Coston et al. point to yet another institutional context needing significant change—education. Sex working students face discrimination on stigma on college campuses and in classrooms globally (Haeger and Deil-Amen 2010; Betzer et al. 2015; Sagar et al. 2015a, 2015b, 2016; Sanders and Hardy 2016; Ernst et al. 2021; Heineman 2019; Snow 2019; Morrow 2021; Simpson and Smith 2021; Waring 2021; Stewart 2022), which, as Coston et al. suggest is especially true for disabled trans sex working students. They call universities to action: "we call all student services providers back into action, encouraging colleges and universities everywhere to consider creating official offices and/or service provider programs for sex working students, as well as allow the formation of sanctioned—and therefore benefitted—sex working affinity groups, such as Sex Workers Outreach Project (SWOP) chapters."

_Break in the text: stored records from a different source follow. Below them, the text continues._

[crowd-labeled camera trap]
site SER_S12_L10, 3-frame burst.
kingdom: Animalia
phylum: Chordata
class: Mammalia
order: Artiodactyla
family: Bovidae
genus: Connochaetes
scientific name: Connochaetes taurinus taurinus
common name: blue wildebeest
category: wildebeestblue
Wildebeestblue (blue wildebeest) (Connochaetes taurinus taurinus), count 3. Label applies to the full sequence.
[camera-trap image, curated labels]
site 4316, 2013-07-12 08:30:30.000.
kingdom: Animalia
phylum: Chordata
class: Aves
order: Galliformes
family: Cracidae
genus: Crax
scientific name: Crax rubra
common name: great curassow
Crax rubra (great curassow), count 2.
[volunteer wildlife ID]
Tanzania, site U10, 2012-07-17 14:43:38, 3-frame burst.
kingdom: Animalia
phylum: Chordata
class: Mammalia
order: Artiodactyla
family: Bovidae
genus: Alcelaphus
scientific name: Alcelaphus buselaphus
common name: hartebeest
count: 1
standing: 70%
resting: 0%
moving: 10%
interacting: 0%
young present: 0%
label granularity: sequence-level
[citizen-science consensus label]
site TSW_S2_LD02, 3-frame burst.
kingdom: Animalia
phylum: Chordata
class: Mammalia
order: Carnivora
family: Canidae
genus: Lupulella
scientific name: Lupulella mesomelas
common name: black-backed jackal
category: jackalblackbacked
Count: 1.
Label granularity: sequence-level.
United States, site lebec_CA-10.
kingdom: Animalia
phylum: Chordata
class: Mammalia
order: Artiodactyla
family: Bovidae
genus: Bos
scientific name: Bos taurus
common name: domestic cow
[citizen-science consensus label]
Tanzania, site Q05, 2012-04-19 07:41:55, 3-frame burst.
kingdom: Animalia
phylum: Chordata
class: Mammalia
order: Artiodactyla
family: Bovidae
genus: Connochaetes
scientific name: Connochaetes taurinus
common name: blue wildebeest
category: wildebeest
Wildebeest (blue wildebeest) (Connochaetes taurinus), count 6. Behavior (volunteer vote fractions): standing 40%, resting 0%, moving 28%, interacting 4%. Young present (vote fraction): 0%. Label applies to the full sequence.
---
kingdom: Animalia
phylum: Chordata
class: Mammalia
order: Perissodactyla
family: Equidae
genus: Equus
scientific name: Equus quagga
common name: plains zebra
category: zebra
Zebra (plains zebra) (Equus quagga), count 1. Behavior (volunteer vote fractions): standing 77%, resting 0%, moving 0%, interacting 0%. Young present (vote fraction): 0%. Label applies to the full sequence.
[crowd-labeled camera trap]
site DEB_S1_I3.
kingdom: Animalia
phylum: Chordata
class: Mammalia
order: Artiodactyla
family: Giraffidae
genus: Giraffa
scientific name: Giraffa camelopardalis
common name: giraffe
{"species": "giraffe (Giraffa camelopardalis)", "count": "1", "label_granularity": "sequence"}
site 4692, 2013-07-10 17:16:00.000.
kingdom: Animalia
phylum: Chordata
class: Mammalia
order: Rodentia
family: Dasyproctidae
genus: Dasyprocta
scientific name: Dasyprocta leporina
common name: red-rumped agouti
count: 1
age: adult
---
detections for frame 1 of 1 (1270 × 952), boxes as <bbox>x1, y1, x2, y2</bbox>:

In addition to the necessary policy and structural changes pointed out by all authors, Felkins ends her essay with a list of particular actions compiled from suggestions made by her participants that individuals can take to support disabled sex worker justice and "to make online sex work communities more equitable and open for multiply marginalized sex workers." These steps include paying marginalized sex workers for all forms of labor, participation in mutual aid, promoting the content of multiply-marginalized sex workers, calling in more privileged sex workers for micro and macroaggressions, advocating against mainstream neoliberal platform models, self-education, and centering the voices and knowledge of multiply marginalized sex workers.

The contributions to this special issue demand a world where disability justice and sex worker rights are meaningfully entwined and where disabled sex worker knowledge is valued. As Felkins writes in her submission, "Disabled sex workers are at the forefront of new imaginaries and discussions of collective liberation, futures, and community care."